Stated goal: Echo everything from the line containing "What is the separation" down to the end of the lines, word for word.

[Excerpts from a spatial dataset]
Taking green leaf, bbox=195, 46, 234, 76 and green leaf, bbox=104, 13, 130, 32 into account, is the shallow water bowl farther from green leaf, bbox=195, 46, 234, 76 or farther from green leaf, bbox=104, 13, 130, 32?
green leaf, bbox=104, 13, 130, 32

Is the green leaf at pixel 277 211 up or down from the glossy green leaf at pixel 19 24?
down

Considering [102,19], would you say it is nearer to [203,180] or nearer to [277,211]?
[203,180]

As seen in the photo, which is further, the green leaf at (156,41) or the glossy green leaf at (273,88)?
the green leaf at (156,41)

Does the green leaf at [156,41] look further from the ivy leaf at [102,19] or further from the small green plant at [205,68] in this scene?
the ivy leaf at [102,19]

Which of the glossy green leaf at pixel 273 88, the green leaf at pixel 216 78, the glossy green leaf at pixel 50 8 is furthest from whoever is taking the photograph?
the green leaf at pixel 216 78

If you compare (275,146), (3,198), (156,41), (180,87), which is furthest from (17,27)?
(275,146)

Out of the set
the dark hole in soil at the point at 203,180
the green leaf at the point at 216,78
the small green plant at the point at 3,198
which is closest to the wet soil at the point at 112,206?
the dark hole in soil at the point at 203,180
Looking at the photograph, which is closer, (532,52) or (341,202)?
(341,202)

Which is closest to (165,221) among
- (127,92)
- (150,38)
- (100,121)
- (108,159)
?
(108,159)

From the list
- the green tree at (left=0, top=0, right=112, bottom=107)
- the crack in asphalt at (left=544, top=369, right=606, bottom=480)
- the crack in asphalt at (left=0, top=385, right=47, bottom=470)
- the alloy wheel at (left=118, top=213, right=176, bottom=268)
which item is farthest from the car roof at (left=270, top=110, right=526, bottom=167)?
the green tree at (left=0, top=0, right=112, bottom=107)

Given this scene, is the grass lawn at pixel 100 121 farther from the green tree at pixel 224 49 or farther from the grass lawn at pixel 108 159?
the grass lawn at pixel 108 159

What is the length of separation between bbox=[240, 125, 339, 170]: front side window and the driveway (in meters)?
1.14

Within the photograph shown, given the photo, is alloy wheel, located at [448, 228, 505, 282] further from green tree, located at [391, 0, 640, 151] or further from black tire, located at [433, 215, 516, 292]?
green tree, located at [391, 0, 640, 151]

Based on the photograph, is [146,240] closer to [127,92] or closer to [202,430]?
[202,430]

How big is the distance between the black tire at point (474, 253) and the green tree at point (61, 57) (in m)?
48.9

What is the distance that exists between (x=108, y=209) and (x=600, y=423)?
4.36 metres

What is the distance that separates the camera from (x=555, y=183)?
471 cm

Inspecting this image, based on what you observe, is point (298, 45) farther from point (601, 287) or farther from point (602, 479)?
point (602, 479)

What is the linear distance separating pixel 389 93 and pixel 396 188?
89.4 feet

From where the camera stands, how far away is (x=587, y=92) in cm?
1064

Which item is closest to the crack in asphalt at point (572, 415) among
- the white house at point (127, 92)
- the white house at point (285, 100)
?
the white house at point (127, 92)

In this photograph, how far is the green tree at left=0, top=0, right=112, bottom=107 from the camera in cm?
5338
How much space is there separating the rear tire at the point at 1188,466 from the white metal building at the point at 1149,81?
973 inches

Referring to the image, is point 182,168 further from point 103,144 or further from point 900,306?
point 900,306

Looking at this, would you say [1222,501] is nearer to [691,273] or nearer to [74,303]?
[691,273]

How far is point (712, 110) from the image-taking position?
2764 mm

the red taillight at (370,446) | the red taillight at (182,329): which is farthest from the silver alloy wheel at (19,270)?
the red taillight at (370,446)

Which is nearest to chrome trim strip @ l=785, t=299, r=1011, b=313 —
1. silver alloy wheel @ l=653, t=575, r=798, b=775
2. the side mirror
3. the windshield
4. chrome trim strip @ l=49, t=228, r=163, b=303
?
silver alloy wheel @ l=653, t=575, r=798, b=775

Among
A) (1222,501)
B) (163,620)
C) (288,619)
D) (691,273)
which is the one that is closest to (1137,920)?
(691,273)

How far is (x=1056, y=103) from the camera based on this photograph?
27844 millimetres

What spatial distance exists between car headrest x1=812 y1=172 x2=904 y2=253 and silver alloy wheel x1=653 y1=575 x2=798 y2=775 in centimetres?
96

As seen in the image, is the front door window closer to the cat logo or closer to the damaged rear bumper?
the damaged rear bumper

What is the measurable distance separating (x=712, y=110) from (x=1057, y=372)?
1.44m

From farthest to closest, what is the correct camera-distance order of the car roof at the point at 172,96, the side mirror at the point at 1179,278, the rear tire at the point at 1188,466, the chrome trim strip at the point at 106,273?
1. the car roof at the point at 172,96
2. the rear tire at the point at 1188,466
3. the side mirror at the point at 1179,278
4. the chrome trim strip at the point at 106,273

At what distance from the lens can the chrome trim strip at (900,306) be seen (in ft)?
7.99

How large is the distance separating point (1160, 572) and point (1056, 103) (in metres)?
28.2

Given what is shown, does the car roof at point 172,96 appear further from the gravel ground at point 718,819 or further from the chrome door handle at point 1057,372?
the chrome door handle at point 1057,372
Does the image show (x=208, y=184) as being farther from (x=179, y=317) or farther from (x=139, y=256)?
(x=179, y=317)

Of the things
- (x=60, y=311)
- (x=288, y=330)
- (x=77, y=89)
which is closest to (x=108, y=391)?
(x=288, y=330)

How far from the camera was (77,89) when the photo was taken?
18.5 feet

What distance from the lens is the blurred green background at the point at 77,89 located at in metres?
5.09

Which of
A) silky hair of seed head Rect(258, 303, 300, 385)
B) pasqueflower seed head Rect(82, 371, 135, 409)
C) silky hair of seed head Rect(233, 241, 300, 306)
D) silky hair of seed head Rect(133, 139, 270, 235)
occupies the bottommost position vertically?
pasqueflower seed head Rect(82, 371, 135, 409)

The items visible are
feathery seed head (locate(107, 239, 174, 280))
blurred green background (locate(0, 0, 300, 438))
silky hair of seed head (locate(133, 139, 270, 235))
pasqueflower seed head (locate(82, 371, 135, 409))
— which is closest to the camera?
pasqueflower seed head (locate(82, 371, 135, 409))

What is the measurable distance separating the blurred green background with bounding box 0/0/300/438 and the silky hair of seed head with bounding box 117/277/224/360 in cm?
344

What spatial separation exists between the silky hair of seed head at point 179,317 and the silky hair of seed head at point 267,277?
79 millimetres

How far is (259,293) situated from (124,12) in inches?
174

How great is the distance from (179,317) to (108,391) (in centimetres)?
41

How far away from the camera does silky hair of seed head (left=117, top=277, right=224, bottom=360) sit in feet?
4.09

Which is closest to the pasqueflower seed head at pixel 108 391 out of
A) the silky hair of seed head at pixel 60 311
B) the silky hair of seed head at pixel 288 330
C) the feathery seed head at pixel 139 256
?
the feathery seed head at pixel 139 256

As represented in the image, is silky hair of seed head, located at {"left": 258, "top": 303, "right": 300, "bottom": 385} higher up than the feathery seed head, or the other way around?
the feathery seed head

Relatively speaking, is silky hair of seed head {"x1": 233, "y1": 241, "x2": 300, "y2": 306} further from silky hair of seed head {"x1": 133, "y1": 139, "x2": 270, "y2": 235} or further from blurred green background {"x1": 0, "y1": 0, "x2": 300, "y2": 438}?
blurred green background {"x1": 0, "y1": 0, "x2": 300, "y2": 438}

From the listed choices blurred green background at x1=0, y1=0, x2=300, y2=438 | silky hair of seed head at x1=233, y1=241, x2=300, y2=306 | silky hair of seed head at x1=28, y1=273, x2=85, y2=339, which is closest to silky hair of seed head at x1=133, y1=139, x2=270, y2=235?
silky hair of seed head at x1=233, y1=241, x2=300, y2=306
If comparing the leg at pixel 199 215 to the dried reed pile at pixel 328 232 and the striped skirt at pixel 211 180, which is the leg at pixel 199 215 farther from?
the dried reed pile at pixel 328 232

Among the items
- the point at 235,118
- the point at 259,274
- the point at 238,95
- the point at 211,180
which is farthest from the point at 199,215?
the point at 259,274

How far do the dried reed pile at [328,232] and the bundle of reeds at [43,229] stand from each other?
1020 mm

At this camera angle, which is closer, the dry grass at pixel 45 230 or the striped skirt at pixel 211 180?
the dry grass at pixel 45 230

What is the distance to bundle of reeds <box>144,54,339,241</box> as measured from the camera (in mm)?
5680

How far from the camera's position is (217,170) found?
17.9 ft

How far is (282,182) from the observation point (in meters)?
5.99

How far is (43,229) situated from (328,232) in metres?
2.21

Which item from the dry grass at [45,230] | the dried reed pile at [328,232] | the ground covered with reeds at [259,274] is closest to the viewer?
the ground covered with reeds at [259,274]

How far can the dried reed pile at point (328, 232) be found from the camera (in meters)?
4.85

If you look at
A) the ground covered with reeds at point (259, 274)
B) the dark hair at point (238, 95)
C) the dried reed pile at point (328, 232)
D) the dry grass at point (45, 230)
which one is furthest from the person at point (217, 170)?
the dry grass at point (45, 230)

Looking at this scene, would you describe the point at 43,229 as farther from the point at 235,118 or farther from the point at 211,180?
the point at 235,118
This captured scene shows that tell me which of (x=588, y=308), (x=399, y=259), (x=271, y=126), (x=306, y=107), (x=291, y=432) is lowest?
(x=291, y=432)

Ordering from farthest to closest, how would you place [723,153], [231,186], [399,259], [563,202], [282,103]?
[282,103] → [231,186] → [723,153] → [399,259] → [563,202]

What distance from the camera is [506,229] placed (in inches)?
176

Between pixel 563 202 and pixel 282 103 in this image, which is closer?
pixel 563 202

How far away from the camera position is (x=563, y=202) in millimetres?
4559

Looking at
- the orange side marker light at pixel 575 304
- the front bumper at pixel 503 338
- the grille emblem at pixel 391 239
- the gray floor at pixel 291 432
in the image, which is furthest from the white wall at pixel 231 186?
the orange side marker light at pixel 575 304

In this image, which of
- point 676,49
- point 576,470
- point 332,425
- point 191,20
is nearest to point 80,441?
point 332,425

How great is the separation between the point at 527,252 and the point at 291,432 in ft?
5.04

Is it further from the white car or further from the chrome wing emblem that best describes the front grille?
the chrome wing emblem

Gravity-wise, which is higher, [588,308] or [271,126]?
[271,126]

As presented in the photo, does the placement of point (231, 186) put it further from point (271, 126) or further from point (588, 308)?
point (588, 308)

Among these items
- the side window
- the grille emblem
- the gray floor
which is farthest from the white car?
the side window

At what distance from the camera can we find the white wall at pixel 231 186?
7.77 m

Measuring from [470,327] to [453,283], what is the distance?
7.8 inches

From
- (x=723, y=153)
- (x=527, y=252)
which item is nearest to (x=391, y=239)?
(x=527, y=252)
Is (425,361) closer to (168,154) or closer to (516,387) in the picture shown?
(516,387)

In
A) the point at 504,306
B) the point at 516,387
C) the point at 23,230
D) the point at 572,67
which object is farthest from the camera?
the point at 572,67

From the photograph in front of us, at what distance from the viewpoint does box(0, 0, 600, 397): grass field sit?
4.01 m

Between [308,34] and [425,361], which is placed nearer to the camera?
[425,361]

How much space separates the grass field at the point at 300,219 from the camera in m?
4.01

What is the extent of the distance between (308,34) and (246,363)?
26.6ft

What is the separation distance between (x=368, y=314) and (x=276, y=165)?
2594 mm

Completed task:
What is the separation distance between (x=368, y=314) and (x=276, y=165)?
2594 mm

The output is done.